AVAILABLE DATA »
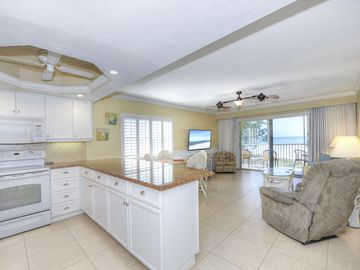 Search 14 vacation rentals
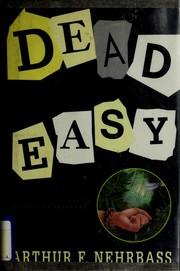 Dead easy PDF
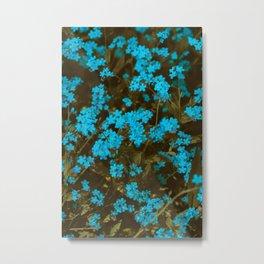 Forget Me Not - Spring Blooms Metal Print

ASSIGNMENT » Each line of the listing above belongs in the answer exactly as written; the pictures do not.

RESPONSE FOR THIS EXERCISE »
 Search 14 vacation rentals
 Dead easy PDF
 Forget Me Not - Spring Blooms Metal Print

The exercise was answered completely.